Harakatuna.com. Damaskus – Presiden sementara Suriah, Ahmed al-Sharaa, membantah keras tudingan yang mengaitkan dirinya dengan kelompok Ikhwanul Muslimin. Dalam wawancara eksklusif dengan harian Lebanon An-Nahar, al-Sharaa menegaskan bahwa ia justru menjadi korban utama dari kekejaman ISIS dan tidak memiliki afiliasi dengan kelompok-kelompok Islamis radikal.
“Saya bukan bagian dari Ikhwanul Muslimin. Justru saya adalah korban utama dari ISIS. Mereka menyerang siapa pun yang tidak sejalan dengan ideologi mereka, termasuk saya,” ujar al-Sharaa dalam wawancara tersebut.
Dalam wawancara itu, al-Sharaa juga mengomentari situasi ideologis di kawasan. Menurutnya, baik ideologi nasionalis maupun Islamis telah mengalami kemunduran drastis. “Apa yang kita saksikan hari ini adalah runtuhnya ideologi nasionalis dan Islamis di wilayah ini. Rakyat sudah lelah dengan retorika yang hanya membawa kehancuran,” jelasnya.
Terkait isu separatisme yang muncul di beberapa wilayah, termasuk dorongan otonomi dari kelompok Kurdi dan ketegangan di provinsi selatan Suwayda, al-Sharaa menegaskan bahwa segala bentuk pengaturan harus dilakukan dalam kerangka persatuan nasional yang utuh. “Seruan separatis hanya akan tetap menjadi mimpi. Setiap bentuk pengaturan dengan pihak Kurdi atau komunitas di Suwayda harus dinegosiasikan secara transparan dan tetap dalam bingkai keutuhan Suriah,” tegasnya.
Al-Sharaa juga menyampaikan bahwa kebijakan pemerintahannya selama masa transisi tidak didasarkan pada pembalasan, melainkan pada prinsip rekonsiliasi nasional. “Kami membangun kebijakan yang berdasarkan pada toleransi, bukan balas dendam. Rakyat Suriah menginginkan perdamaian, bukan siklus kekerasan yang terus berulang,” ujarnya.
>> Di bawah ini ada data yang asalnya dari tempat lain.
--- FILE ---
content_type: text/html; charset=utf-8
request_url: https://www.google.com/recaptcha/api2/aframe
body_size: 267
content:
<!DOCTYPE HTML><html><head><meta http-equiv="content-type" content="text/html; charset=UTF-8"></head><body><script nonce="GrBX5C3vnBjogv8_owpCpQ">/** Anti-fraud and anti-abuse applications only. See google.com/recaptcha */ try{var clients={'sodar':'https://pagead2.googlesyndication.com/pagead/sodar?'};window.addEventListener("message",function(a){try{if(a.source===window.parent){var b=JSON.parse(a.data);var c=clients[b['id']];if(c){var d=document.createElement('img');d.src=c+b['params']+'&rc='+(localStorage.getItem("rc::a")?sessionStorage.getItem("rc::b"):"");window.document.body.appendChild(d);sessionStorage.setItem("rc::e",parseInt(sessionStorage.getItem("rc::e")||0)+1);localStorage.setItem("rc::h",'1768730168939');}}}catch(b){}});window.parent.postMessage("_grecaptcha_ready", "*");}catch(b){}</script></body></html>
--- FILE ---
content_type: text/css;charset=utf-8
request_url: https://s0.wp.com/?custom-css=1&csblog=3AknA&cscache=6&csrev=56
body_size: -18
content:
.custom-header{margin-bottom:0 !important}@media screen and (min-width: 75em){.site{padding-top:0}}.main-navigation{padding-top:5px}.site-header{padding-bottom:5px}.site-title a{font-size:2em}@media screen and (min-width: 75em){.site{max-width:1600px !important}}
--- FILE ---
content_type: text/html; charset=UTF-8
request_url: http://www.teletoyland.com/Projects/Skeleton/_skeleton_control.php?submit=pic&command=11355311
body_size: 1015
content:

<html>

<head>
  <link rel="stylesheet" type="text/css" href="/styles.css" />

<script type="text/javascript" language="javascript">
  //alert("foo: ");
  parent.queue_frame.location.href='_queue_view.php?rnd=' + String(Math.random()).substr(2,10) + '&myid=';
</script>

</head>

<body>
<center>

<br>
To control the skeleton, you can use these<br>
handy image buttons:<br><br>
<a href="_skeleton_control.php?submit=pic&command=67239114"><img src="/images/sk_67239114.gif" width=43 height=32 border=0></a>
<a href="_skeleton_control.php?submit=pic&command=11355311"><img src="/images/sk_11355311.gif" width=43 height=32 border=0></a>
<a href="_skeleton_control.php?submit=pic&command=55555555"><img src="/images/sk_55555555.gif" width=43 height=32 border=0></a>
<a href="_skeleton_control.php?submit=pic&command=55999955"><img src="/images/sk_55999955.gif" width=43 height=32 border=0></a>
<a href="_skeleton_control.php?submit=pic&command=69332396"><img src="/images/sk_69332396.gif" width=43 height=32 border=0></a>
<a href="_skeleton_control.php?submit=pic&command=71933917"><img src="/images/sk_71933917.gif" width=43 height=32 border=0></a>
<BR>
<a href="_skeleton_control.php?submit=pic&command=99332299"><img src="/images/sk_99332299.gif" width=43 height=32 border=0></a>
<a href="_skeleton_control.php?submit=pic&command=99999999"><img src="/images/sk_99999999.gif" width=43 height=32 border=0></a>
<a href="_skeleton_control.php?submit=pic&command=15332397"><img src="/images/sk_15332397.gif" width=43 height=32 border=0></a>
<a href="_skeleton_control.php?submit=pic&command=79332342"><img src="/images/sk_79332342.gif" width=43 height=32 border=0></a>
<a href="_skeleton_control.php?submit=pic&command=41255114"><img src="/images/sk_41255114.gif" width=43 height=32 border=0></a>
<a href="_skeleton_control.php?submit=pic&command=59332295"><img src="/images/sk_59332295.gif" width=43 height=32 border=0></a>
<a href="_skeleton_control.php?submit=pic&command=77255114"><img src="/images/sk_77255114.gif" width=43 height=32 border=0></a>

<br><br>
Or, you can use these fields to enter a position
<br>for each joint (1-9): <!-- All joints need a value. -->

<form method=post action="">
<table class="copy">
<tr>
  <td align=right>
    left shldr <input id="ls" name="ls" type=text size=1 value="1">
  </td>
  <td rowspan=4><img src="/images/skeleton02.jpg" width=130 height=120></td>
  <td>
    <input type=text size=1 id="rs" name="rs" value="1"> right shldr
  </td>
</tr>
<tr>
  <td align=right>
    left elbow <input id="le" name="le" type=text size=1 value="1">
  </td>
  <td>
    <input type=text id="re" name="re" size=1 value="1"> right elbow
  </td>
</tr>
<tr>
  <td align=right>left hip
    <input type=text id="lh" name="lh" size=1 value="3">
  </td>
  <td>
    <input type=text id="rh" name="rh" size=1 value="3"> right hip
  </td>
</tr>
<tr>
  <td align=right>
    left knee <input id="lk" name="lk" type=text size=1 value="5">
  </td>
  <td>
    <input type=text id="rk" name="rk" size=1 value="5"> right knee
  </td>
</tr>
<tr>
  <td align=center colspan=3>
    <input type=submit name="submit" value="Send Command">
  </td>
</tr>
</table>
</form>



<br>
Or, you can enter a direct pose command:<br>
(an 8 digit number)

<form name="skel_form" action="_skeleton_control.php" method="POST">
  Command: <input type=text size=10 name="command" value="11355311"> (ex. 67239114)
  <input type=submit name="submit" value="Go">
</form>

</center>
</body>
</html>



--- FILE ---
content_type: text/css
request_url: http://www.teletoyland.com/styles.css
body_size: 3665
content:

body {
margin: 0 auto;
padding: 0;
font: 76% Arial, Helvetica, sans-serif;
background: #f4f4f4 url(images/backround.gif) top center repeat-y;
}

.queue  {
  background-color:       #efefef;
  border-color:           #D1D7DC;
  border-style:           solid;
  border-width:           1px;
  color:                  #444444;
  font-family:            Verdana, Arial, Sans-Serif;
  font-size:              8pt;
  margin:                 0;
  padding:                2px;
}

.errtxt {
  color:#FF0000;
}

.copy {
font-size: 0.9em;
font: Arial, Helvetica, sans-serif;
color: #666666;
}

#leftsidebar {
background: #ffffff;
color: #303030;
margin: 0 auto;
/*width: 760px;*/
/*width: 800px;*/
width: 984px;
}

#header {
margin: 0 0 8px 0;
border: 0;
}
Dalam wawancara yang sama, al-Sharaa turut menanggapi isu normalisasi hubungan diplomatik dengan Israel. Ia menyatakan bahwa pembicaraan semacam itu tidak akan mungkin dilakukan tanpa pemenuhan syarat tertentu. “Tidak akan ada pembicaraan damai tanpa pengembalian Dataran Tinggi Golan dan pelaksanaan penuh perjanjian pelepasan tahun 1974. Itu adalah garis merah kami,” kata al-Sharaa dengan tegas.
Ahmed al-Sharaa, yang lahir pada 1982 di Riyadh, Arab Saudi, sebelumnya dikenal sebagai Abu Mohammad al-Julani, pemimpin kelompok Islamis Hayat Tahrir al-Sham (HTS). Kelompok ini memainkan peran kunci dalam menggulingkan Presiden Bashar al-Assad melalui operasi militer besar pada 2024.
Setelah kejatuhan Assad, al-Sharaa ditetapkan sebagai Presiden sementara Suriah pada 29 Januari 2025. Pemerintah transisi yang ia pimpin langsung melakukan langkah-langkah reformasi, termasuk membubarkan parlemen lama dan membentuk dewan legislatif baru.
Al-Sharaa menyatakan komitmennya untuk membangun kembali lembaga-lembaga negara yang hancur akibat konflik dan menjaga stabilitas sosial selama masa transisi ini. “Prioritas kami adalah membangun ulang institusi negara dan memastikan perdamaian sipil tetap terjaga. Masa depan Suriah tidak boleh lagi disandera oleh kekacauan masa lalu,” ungkapnya.
Dalam arena internasional, al-Sharaa aktif melakukan diplomasi dengan sejumlah pemimpin regional. Ia telah bertemu dengan Putra Mahkota Arab Saudi Mohammed bin Salman dan Presiden Turki Recep Tayyip Erdoğan, guna menjajaki kerja sama regional dan memperoleh dukungan untuk rekonstruksi Suriah pascakonflik.
Al-Sharaa juga menyerukan kepada Amerika Serikat dan negara-negara Barat agar mencabut sanksi ekonomi yang dinilainya sudah tidak relevan. “Sanksi yang dijatuhkan kepada rezim sebelumnya kini hanya menyengsarakan rakyat Suriah. Kami meminta dunia untuk melihat bahwa situasi sudah berubah dan rakyat tidak boleh terus dihukum,” ujarnya.
Dengan nada optimis, Presiden sementara Suriah ini menutup wawancaranya dengan harapan agar Suriah dapat bangkit kembali sebagai negara yang stabil dan damai.